Text under study
Review: All Souls, a memoir written by Michael Patrick MacDonald, describes in riveting detail the tumultuous history of growing up in the projects of South Boston during the 1960's and 1970's. The story reaches into the depths of our hearts, exposing us to the cruel realities the residents of Southie suffered on a daily basis. Southie was "the best place in the world" according to many residents, but in actuality it was a deep dark secret place ravaged by drugs, corruption, crime and poverty. MacDonald recreates vivid pictures of an often cruel and unforgiving city that seems to have been forgotten by the rest of the world. He is successful in every attempt as he shares his personal tragedies and triumphs with the reader.
Throughout the book, MacDonald discusses a number of different events; some of which permanently alter his view of the world and others that provide glimpses of hope in the most trying of times. The stories guide readers through his family's early days of living in Columbia Point among high racial tensions in a mostly African-American neighborhood, to moving into a house with his grandfather in Jamaica Plain, and finally ending up at 8 Patterson Way in The Old Colony projects of South Boston. Old Colony is a mostly Irish Catholic community where eighty-five percent of households collected welfare and many of the children were raised without a father. As MacDonald travels to and from some of these places, he expresses many interesting comments and observations. While living with his grandfather, he and his siblings were given a glimpse of what he calls a "normal life," living in a home with an actual yard, and playing with neighbors who were regular kids living in houses where each of their parents worked daily. Unfortunately, just as the family becomes comfortable, the grandfather decides to sell the house, and not-so-kindly asks them to leave. MacDonald's "Ma" pulls some strings with a local politician named Dapper O'Neill, and the family receives an apartment at Old Colony by way of The Boston Housing Authority.
As the family moves into their new apartment in Southie, MacDonald talks about some of challenges they confronted. He says, speaking of his own experiences, "We got along much better with the black kids in Jamaica Plain, who seemed to have more in common with us than these other kids with Irish parents" (p51). Although there exists a great deal of tragedy in many of these stories, MacDonald does not allow us to wallow for long, but rather he lifts readers up through scenes of humor and inspiration. He explains the first few weeks at 8 Patterson Way with lighthearted stories about capturing cockroaches using glasses of Sprite, talking to people with an "Irish Whisper" and watching action unfold on the streets below with his siblings. However, he promptly returns to the harsh realities of his world where he describes such daunting situations as his mother sitting in the doorway with a shotgun, threatening to kill anyone who has a problem with her family. MacDonald speaks at great lengths of the unity present among his neighbors during the busing riots in 1974. They joined together and fought the city - throwing rocks at buses and police, holding protest marches, and demanding an end to busing. These scenes are depicted in such explicit detail that the author makes readers feel as if they are in the heart of the action. He provides riveting eyewitness accounts of some the most significant events in Boston's unscrupulous past.

Recorded data
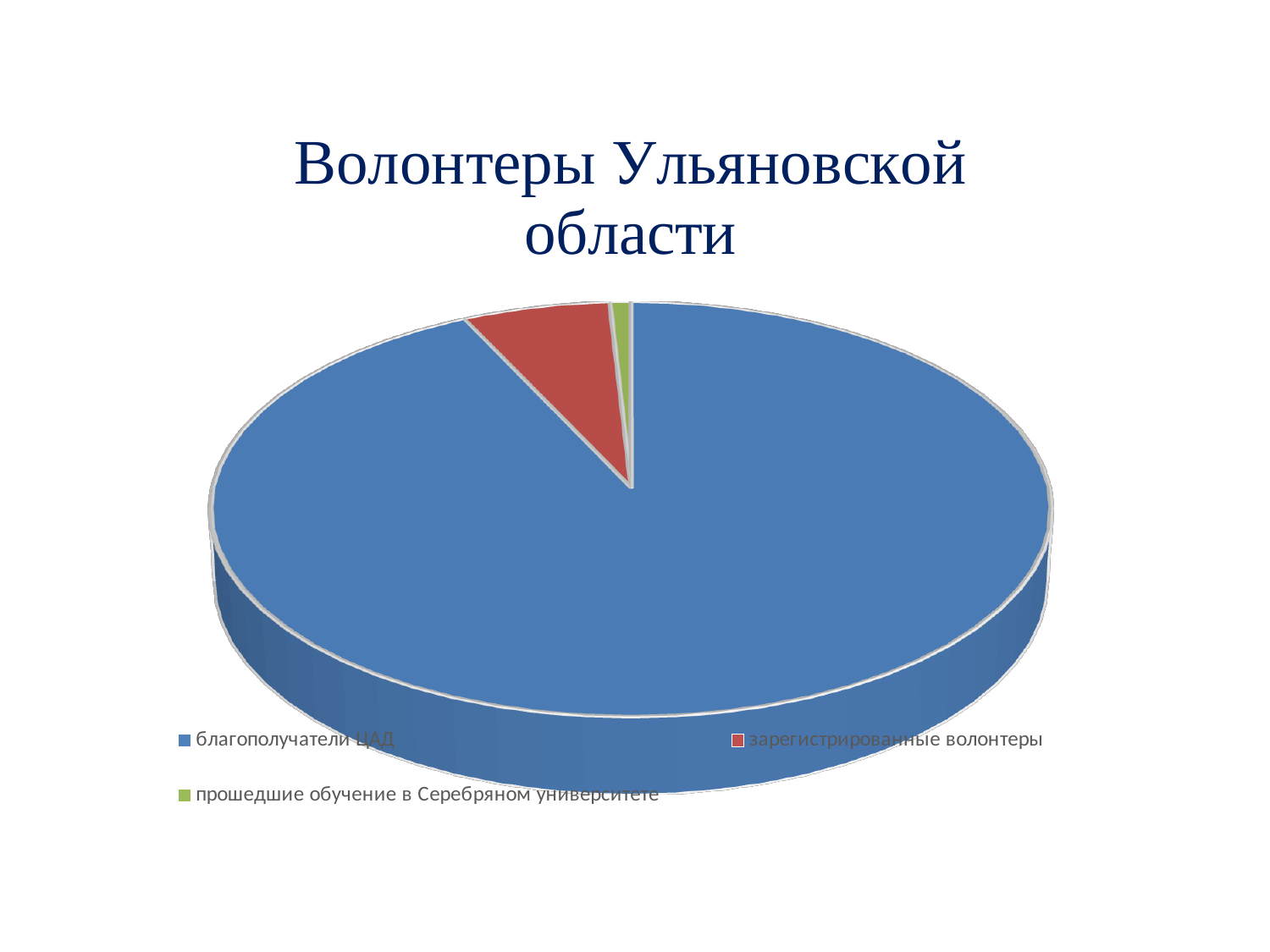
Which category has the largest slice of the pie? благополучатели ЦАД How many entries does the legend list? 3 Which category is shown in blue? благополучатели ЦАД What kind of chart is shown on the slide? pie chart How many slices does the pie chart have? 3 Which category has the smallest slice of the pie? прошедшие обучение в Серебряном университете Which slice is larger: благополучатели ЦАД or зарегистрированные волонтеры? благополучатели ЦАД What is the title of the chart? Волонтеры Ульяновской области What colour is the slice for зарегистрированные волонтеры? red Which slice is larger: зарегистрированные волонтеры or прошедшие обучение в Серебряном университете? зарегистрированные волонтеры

--

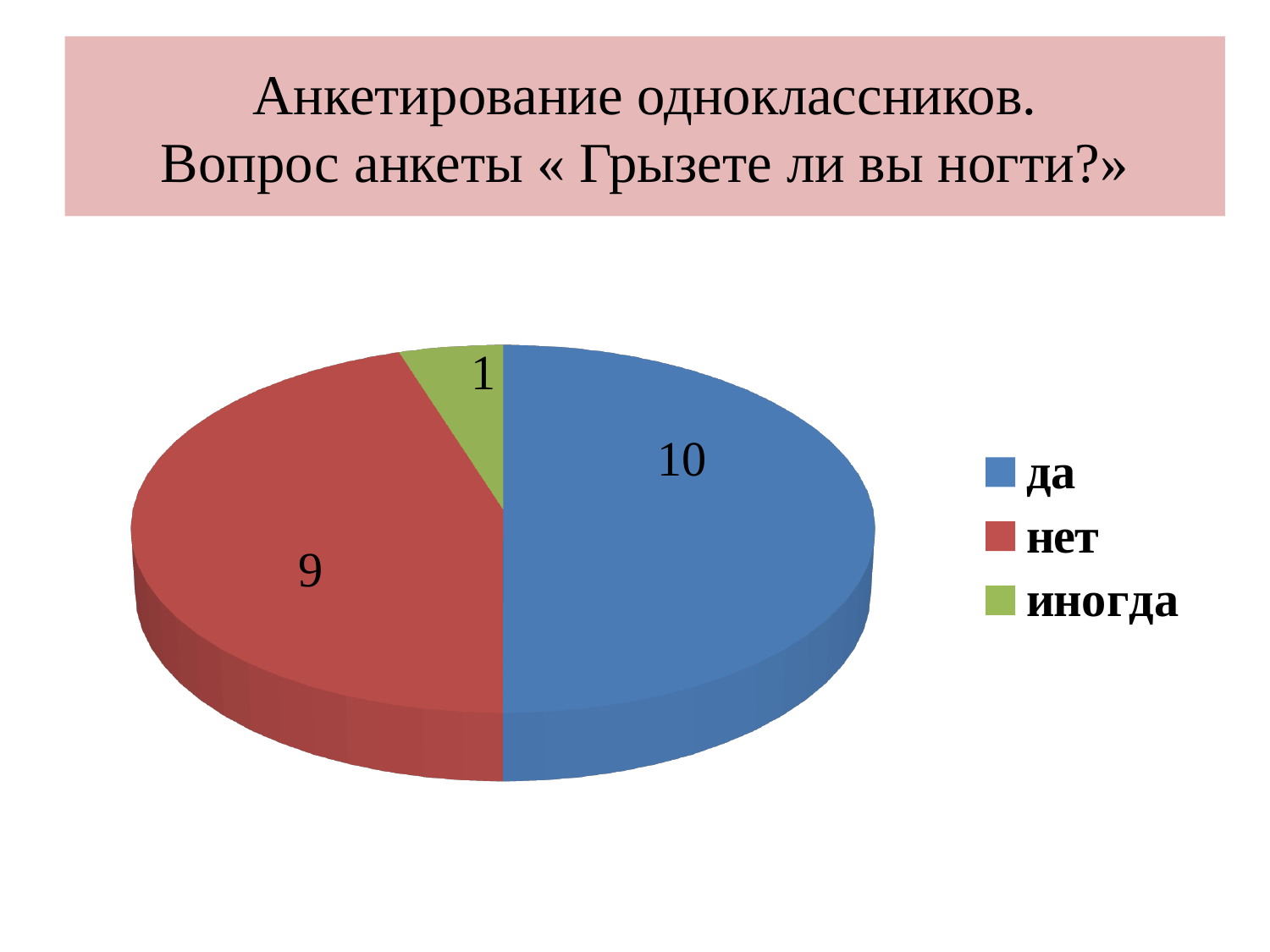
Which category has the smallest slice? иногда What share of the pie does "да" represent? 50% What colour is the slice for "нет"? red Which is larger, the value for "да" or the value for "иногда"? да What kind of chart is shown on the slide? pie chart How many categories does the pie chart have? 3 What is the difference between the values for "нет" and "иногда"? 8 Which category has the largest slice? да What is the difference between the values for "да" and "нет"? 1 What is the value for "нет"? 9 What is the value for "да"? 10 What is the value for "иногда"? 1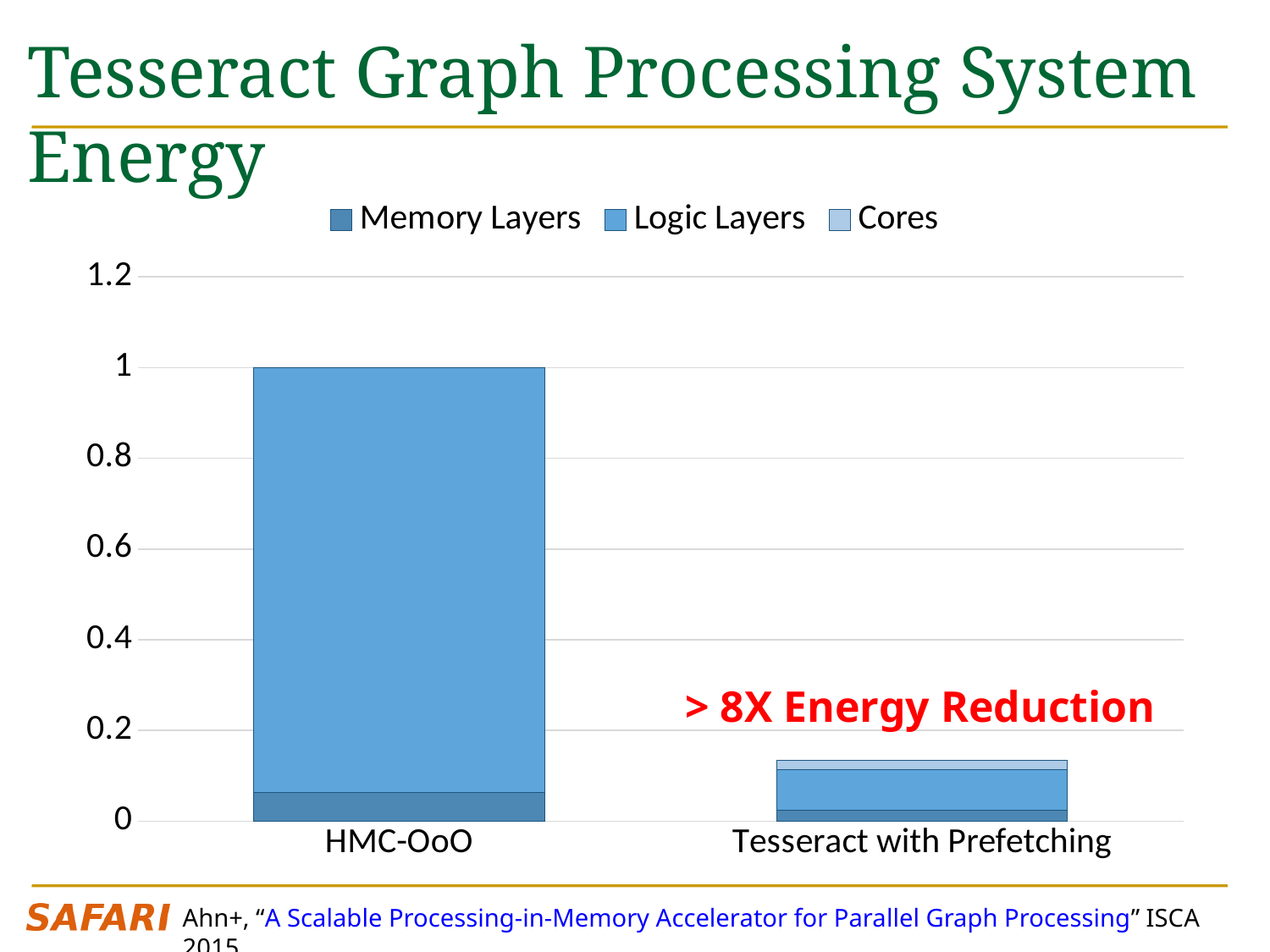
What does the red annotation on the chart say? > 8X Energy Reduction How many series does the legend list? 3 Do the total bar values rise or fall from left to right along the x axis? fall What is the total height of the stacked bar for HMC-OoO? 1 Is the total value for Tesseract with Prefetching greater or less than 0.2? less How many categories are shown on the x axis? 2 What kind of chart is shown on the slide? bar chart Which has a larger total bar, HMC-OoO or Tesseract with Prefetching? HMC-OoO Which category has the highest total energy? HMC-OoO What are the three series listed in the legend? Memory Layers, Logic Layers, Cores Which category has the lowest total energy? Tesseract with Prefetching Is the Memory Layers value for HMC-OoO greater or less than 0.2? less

--

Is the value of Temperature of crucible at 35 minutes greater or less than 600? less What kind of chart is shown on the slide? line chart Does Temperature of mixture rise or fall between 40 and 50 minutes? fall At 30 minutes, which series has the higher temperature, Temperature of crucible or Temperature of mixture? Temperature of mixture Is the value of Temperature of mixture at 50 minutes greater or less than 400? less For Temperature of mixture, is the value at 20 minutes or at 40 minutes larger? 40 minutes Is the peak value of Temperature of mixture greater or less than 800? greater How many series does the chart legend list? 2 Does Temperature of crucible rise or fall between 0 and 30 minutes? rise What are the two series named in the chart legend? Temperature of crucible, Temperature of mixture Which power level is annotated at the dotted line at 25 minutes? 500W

Required work
1. According to the All Souls review, what percentage of households in Old Colony collected welfare?
2. Transcribe the part of the All Souls review that opens with the words containing "Review: All Souls, a" and closes with "with the reader.".

Numbered answers
1. Eighty-five percent.

2.
Review: All Souls, a memoir written by Michael Patrick MacDonald, describes in riveting detail the tumultuous history of growing up in the projects of South Boston during the 1960's and 1970's. The story reaches into the depths of our hearts, exposing us to the cruel realities the residents of Southie suffered on a daily basis. Southie was "the best place in the world" according to many residents, but in actuality it was a deep dark secret place ravaged by drugs, corruption, crime and poverty. MacDonald recreates vivid pictures of an often cruel and unforgiving city that seems to have been forgotten by the rest of the world. He is successful in every attempt as he shares his personal tragedies and triumphs with the reader.